For one thing, the traumatic events seem to have begun because the dog's owner was using his cell phone to engage in his very legitimate right to photograph cops in public in performance of their duties, in case any police brutality went down and needed to be documented. The DOJ has recently made clear that such conduct is not only legal but also is an important part of legitimate government oversight. As is clear from the video, the man was not interfering in any way with police activity, but rather was using his cell phone to record events from a distance and to the extent it occurred to engage in photographing brutality.
Well, police brutality did occur that day, only the man attempting to document it turned out to be the victim. Thankfully, other citizen journalists were also doing the same thing, exercising their right to engage in photographing brutality, and because of it he now has the evidence he will need to get justice for what happened to him and to his Rottweiler dog who was brutally and needlessly shot and killed by cops in Hawthorne, California.
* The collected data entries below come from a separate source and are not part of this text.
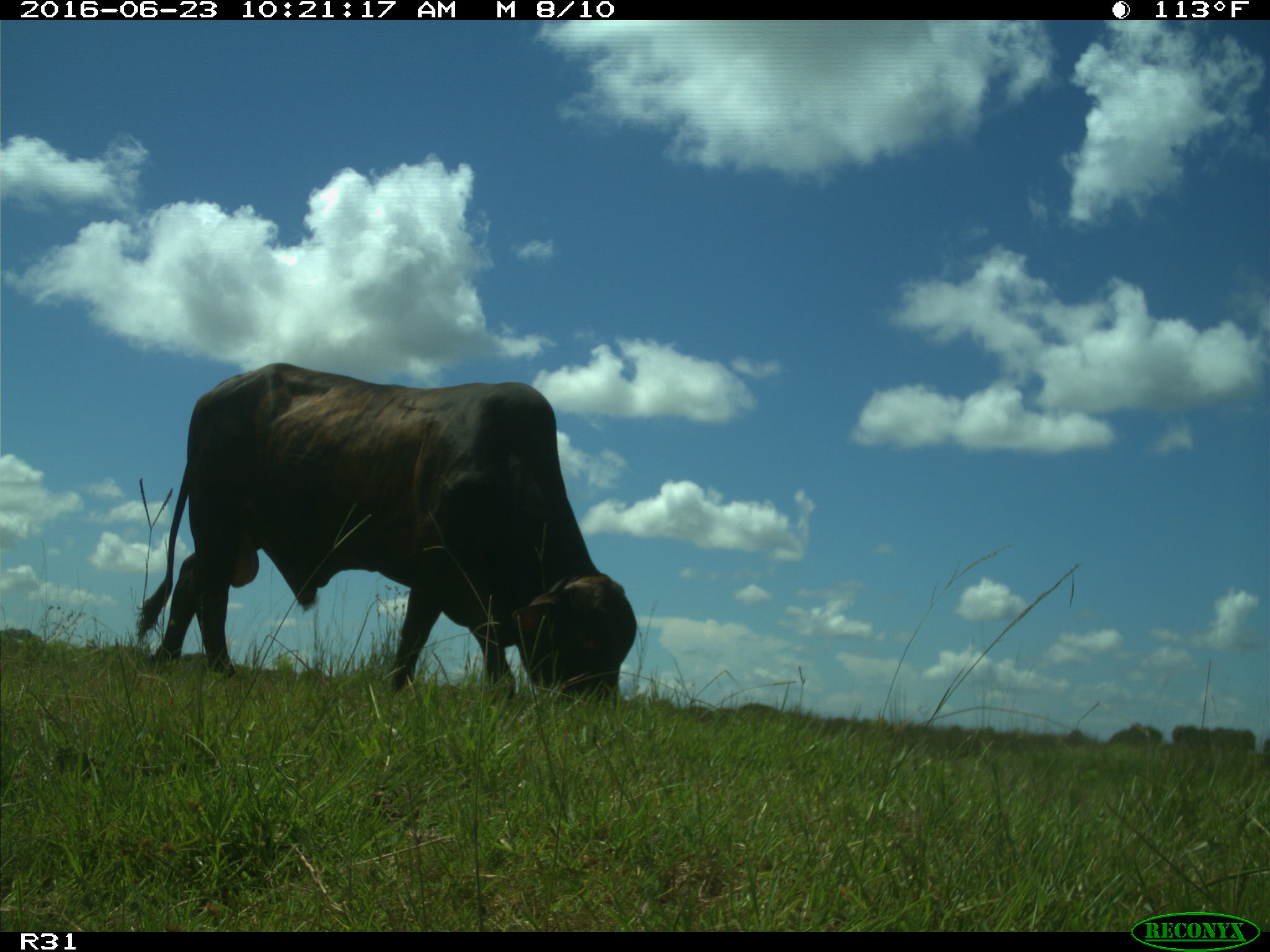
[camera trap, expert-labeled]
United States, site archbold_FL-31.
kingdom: Animalia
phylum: Chordata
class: Mammalia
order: Artiodactyla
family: Bovidae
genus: Bos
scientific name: Bos taurus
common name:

For another thing, after the cops precipitated hostilities by cuffing the man, apparently simply for exercising his rights, they shot and kill his Rottweiler, who escaped from the car in order to assist his owner. From the video, it seems that the dog was basically under control at the time of the shooting and was milling around the area but was being kept at bay by his owner's commands.
The cops could have eschewed force altogether -- releasing the man and letting him handle his dog -- but in any event could have and should have used any other less-lethal options at their disposal. Considering the video shows a swarm of cop cars, it stands to reason there were plenty of less-lethal weapons at the scene. At least there should have been.
Shooting and killing someone's dog is not only extremely hurtful and destructive, but if done without proper justification it is a violation of the Fourth Amendment right against unreasonable seizure, as was made clear in the Ninth Circuit case of San Jose Charter of Hell's Angles Motorcycle Club v. City of San Jose.
Finally, the fact that the dog's owner was out monitoring the cops and potentially engaging in photographing brutality, and the commentary on the video that the people filming didn't want to "get shot," just goes to show the level of fear and distrust that cops and their excessive force tactics are engendering in certain Los Angeles neighborhoods.